Protein-Gold Nanoclusters Loaded with Ferrous Ions for Inducing Ferroptosis of Hepatoma Cells

Ferroptosis driven by the iron-dependent accumulation of lipid peroxides and subsequent oxidative damage of biological membranes has shown great potential in the treatment of various diseases, especially cancer. However, suffering from the lack of safe and efficient delivery strategies for the unstable ferrous ions (Fe2+), the therapeutic efficacy induced by ferroptosis is always unsatisfactory.

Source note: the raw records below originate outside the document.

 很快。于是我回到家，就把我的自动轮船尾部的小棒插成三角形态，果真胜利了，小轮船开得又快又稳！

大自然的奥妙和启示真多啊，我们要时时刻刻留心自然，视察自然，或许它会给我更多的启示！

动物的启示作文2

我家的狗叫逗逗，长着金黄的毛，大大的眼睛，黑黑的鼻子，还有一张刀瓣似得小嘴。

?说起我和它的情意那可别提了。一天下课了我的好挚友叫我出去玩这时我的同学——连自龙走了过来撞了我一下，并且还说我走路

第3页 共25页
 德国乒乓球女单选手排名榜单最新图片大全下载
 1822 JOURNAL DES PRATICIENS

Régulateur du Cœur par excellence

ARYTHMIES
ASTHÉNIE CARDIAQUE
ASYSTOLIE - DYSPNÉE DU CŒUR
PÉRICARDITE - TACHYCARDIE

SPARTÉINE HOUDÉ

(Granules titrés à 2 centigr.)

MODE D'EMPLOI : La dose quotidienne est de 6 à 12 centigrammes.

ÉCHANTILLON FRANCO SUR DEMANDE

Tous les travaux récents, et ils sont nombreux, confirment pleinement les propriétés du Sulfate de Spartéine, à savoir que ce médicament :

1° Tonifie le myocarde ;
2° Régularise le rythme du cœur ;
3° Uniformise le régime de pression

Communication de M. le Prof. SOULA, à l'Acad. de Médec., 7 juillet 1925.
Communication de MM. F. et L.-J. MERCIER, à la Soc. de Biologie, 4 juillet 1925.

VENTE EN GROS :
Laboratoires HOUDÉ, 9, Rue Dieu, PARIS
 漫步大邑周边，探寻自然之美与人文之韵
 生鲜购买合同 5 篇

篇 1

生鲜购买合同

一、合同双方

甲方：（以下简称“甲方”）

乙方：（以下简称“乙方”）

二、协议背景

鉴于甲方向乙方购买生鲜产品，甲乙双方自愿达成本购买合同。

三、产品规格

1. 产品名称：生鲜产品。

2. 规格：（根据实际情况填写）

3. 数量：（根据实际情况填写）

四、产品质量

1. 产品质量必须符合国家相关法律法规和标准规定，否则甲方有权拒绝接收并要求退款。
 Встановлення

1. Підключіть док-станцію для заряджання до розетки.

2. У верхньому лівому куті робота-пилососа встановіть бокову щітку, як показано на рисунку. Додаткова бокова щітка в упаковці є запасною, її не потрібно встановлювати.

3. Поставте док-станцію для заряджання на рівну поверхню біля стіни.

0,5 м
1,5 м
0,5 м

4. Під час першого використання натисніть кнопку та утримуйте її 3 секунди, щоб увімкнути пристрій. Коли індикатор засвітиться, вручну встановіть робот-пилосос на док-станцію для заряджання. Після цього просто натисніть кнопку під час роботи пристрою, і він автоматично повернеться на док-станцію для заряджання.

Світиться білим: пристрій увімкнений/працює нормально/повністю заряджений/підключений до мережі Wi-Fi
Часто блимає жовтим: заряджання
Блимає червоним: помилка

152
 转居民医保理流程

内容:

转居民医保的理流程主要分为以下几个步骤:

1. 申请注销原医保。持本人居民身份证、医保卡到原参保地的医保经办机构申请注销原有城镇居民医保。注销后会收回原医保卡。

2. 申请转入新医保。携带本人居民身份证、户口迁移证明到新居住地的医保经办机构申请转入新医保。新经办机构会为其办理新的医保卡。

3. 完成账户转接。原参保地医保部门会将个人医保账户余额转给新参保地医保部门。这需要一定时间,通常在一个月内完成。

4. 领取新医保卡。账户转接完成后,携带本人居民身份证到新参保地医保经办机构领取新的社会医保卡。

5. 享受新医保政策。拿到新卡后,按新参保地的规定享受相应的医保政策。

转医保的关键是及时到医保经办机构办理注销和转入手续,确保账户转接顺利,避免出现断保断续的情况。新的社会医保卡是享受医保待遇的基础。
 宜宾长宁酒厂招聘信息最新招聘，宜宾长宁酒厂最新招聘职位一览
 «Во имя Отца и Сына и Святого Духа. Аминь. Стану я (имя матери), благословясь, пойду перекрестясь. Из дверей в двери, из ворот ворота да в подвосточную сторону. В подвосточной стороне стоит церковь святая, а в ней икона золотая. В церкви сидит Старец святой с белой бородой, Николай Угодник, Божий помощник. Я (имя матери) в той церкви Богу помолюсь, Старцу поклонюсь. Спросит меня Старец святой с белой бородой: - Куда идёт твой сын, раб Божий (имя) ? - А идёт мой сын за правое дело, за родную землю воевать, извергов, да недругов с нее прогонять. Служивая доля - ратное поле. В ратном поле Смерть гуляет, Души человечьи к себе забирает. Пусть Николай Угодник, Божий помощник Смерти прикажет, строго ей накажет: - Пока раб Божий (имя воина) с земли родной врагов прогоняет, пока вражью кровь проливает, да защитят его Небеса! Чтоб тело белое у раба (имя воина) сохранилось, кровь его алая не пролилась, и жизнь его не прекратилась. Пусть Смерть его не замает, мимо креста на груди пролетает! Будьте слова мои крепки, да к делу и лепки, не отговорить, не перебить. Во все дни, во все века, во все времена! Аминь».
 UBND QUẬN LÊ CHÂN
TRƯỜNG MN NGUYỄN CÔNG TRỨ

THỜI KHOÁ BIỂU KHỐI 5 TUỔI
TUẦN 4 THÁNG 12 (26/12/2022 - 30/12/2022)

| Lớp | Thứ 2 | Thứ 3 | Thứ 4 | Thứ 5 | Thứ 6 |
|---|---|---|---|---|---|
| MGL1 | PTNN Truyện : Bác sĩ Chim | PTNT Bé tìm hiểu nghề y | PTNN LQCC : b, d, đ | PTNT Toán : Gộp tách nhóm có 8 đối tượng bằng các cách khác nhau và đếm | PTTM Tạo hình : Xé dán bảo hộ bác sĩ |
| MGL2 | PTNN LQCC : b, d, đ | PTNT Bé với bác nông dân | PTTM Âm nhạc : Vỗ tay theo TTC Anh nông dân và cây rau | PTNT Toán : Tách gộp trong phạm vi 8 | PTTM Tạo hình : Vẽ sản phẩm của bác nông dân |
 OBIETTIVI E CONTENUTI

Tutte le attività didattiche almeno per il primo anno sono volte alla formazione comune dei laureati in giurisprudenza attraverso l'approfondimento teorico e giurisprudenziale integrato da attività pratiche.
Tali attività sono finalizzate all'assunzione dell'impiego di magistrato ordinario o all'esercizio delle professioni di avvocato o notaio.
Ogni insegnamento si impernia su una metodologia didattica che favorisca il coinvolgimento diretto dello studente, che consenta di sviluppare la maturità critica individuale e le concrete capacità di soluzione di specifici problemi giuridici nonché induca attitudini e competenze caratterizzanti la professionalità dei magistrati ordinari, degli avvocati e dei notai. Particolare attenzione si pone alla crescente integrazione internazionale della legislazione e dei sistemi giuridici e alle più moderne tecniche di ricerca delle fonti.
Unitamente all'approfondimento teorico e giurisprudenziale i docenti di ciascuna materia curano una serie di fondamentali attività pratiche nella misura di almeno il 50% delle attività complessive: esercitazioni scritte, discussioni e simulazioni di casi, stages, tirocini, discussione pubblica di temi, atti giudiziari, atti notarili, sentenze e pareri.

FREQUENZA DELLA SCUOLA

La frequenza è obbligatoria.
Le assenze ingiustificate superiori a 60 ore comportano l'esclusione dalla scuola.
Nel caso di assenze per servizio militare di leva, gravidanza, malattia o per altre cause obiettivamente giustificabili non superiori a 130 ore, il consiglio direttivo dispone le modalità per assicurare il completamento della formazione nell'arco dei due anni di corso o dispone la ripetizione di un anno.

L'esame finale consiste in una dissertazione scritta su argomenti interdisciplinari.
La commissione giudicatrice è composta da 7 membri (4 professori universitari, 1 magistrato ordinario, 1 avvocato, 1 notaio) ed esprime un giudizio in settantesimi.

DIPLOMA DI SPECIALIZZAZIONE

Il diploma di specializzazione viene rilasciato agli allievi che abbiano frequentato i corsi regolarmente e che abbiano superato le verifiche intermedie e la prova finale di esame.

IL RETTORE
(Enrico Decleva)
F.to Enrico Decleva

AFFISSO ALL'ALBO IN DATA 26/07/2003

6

Herein, a protein-based nanocomposite (Protein-Gold Hybrid Materials-Red, PGHM-R) is designed as both an Fe2+ stabilizer and a carrier for the safe and efficient delivery of Fe2+ to hepatoma cells. The conspicuous feature of ferroptosis, such as downregulation of GPX4 and FTH1, upregulation of ASCL4 and NOX1, as well as mitochondrial deformation, is observed in PGHM-R-Fe-treated hepatoma cells, which demonstrate that PGHM-R-Fe can effectively trigger ferroptosis of hepatoma cells. More importantly, systematic in vivo therapeutic outcomes demonstrate the low side effects and the high tumor-inhibiting ratio of 58% of PGHM-R-Fe in the tumor model of hepatocellular carcinoma-bearing mice. This novel strategy for inducing the ferroptosis of cancer cells based on utilizing protein to deliver Fe2+ holds great potential in the clinical applications of ferroptosis-based therapy.

Automated summary

A protein-based nanocomposite was designed as a stabilizer and carrier for efficient delivery of ferrous ions to hepatoma cells, triggering ferroptosis. In vivo therapeutic outcomes showed low side effects and high tumor-inhibiting ratio in a hepatocellular carcinoma model.